Why do we age and die?

In the marine world, some species of creatures have strange and wonderful abilities that humans cannot possess. For example, the immortal jellyfish - Turritopsis nutricula, the only known case of a multicellular organism capable of turning back the life cycle from adulthood to unicellular. Or Hydra magnipapillata, an invertebrate that can regenerate. When the Hydra is cut into several pieces, each fragment will regrow into a complete new individual.

Their regenerative properties have attracted the interest of biologists in the search for evidence of immortality in the natural world. Why do these species seem to have infinite life, are they completely unlimited like other species?

Hydra magnipapillata, a regenerative invertebrate.

It should be noted that the concept of immortality mentioned in the article is biological immortality. Biological immortality means we're talking about aging. The activities that take place in an organism cannot be senescent or malfunction due to old age. However, they can still die from accident, physical impact, lack of nutrition, etc., etc.

The concept of aging was described in the mid-20th century as a trade-off in cell reproduction and maintenance. Initially, the organism's body uses resources and focus to grow and keep the body healthy. Through childhood and adolescence, the focus is on making the organism as healthy as possible. Once the sex organs are fully developed, that preference gradually shifts to reproduction. Most of the creatures, the resources in the body are limited, putting resources into having children, maintaining the species has to pay with their health.

The salmon swim upstream to lay eggs.

Like a salmon swimming upstream to lay eggs can die soon after. Everything seems to be used just to create the best chance for the salmon to reach spawning grounds. It is rare to make a trip back downstream, survive another year at sea, and return upstream to spawn again. That's too far-fetched and natural selection won't usually favor it. In most cases, this success happens only once in their lifetime.

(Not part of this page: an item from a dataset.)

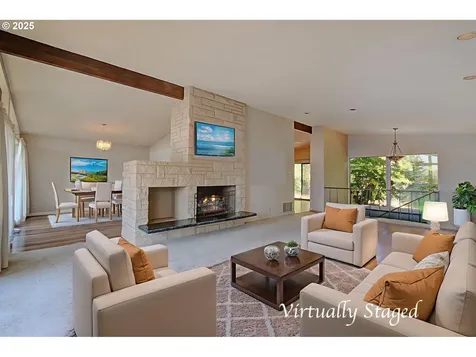 3136 Wildwood Drive Longview WA 98632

When organisms reach a sexually appropriate age, aging takes place, eventually leading to death. It's not necessarily about making room for the next generation, says Alexei Maklakov, professor of evolutionary biology and gerontology at the University of East Anglia in the UK. Throughout life, human genes always collect mutations, some completely random, others the result of diet and other external factors. Most of these mutations have no effect or are very harmful to the body.

Gabriella Kountourides, an evolutionary biologist at the University of Oxford, said: "Any genetic mutation that reduces fertility or harms the life of an organism before it reproduces, will be combated. However, when sexual maturity is reached, the point at which an organism can pass on its genes to the next generation, the capacity to resist natural selection also becomes should be weaker".

When swimming upstream to spawn, the trout have done a pretty good job of maturing to reproductive age.

Take, for example, the case of salmon swimming upstream to spawn. The animal has quite well completed maturation to reproductive age. If there is a genetic mutation in the animal that makes it strong after birth and can live for another year, those fish will not have a significant advantage over other fish.

From the point of view of natural selection, there is little benefit to continuing efforts to stay healthy after breeding. 'An individual wants to survive, but at that point, natural selection won't work that hard, because there's no benefit to be had to give to the next generation'.

However, not all creatures are as extreme as salmon. Some species can go on to have more offspring throughout their lives, for example humans. Most mutations to human DNA will either have a negative effect or have no effect at all. Our bodies can repair some of this DNA damage, but that ability diminishes with age.

"Later, senescent cells can accumulate in fish tissues, causing damage and inflammation, and are precursors to age-related diseases. After that, old age and death follow. The first is the accumulation of negative mutations due to weak selection and mutations that can benefit reproduction but harm long-term life." One example is mutations in the BRCA gene, which is known to significantly increase the risk of breast and ovarian cancer. But it's also been linked to high fertility in carriers of this mutation.

Each time a cell divides, the chromosomes lose a small amount of telomere DNA.

The second is cellular senescence, a phenomenon when cells have limited ability to divide. In mammals, chromosomes have protective ends. In humans, telomere repeats range from 5000 to 15,000 bases. Each time a cell divides, the chromosomes lose a small amount of telomere DNA, ranging from 50 to 100 bases. Eventually, when the telomeres die, the cells can no longer divide. They age and accumulate in tissues, causing damage and inflammation, and are also a precursor to age-related diseases.

Although most species age over time, there are some exceptions. For example, many plants have shown 'negligible aging', some species are known to have lived for thousands of years. As is the case with the pando tree in the Fishlake National Forest in Utah. It covers an area of ​​more than 400,000 square meters, and weighs more than 6000 tons. Estimates suggest that this tree population may have lived to be over 10,000 years old.

Or like the immortal snail, a species of the aquatic class with 2 stages of development in the life cycle: the polyp (hydroid) stage and the jellyfish stage. Accordingly, adult jellyfish can reverse the life cycle from adult to polyp if injured, diseased or threatened.